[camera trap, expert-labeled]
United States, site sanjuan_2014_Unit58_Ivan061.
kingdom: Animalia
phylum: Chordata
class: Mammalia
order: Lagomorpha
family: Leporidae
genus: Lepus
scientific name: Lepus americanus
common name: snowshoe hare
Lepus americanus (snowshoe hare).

Problem description
The records above need to be written out again. Keep them exact.

Task answer
[camera trap, expert-labeled]
United States, site sanjuan_2014_Unit58_Ivan061.
kingdom: Animalia
phylum: Chordata
class: Mammalia
order: Lagomorpha
family: Leporidae
genus: Lepus
scientific name: Lepus americanus
common name: snowshoe hare
Lepus americanus (snowshoe hare).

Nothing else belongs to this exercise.